:: OBJECTIVE ::
Locate each line below that contains the word "smartphone", and copy those lines out in full.

:: DATASET RECORDS ::

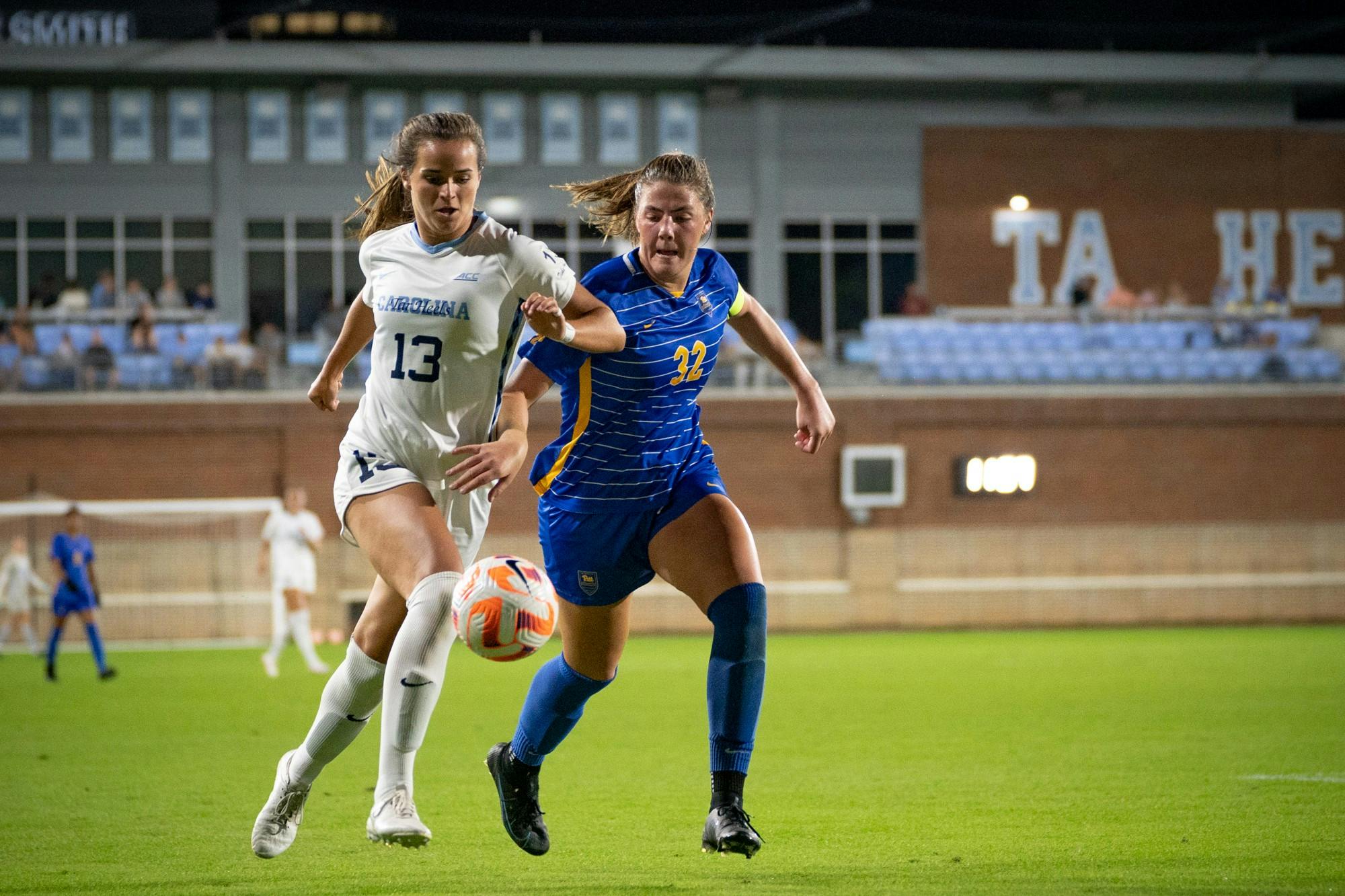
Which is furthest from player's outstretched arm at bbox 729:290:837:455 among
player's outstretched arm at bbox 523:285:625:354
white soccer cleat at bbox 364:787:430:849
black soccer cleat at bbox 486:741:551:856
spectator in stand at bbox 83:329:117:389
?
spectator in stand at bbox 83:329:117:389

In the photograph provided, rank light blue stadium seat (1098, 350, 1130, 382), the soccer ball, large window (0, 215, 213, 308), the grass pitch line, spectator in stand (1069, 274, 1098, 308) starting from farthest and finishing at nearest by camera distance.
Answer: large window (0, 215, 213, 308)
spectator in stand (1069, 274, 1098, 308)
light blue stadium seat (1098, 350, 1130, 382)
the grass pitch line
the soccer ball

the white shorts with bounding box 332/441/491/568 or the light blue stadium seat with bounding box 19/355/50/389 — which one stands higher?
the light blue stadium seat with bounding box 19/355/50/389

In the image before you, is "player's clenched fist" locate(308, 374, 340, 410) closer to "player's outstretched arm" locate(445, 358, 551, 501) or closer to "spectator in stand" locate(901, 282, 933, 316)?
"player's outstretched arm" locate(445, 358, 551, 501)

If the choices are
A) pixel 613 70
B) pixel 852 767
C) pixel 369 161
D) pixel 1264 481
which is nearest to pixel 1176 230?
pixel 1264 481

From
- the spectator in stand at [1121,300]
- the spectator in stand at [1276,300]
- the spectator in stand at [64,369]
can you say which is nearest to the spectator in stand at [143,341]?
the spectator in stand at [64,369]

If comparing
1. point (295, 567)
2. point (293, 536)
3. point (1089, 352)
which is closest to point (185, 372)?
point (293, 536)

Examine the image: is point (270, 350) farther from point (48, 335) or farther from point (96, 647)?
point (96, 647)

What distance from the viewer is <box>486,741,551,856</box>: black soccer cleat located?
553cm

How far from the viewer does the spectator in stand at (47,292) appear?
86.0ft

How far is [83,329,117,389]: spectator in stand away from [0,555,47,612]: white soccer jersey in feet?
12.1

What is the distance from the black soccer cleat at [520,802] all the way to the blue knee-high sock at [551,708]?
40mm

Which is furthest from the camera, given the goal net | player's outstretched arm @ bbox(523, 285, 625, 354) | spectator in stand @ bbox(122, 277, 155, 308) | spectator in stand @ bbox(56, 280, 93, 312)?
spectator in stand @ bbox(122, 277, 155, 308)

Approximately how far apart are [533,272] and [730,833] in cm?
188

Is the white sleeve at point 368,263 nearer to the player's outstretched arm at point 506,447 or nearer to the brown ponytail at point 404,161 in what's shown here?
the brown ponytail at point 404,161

* * *

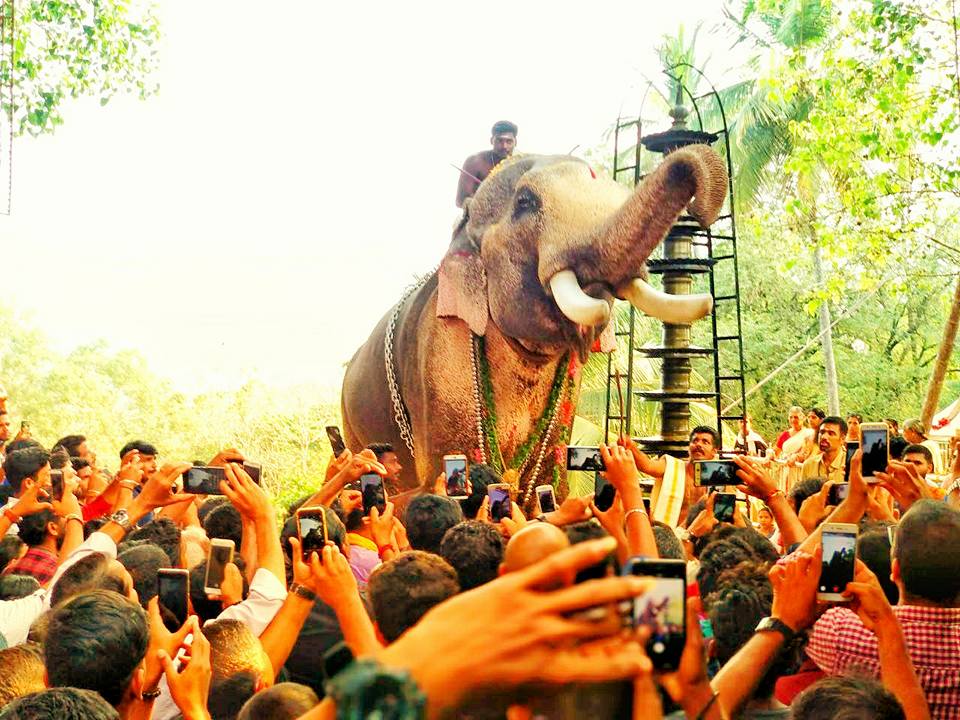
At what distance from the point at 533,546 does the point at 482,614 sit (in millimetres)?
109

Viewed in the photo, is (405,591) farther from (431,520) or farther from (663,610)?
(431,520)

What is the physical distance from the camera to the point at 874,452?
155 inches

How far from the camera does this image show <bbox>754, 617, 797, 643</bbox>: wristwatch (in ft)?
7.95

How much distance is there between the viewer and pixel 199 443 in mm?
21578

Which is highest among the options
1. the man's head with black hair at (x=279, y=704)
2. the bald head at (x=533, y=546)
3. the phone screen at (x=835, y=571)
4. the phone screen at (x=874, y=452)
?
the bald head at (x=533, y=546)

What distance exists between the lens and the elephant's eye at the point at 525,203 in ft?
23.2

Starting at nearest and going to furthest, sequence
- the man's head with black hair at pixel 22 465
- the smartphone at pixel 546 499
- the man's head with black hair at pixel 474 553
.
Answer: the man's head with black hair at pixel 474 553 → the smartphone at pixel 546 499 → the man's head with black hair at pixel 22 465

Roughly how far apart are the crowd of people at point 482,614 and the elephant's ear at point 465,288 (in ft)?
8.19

:: SOLUTION TO THIS PROBLEM ::
- the smartphone at pixel 546 499
Answer: the man's head with black hair at pixel 474 553 → the smartphone at pixel 546 499 → the man's head with black hair at pixel 22 465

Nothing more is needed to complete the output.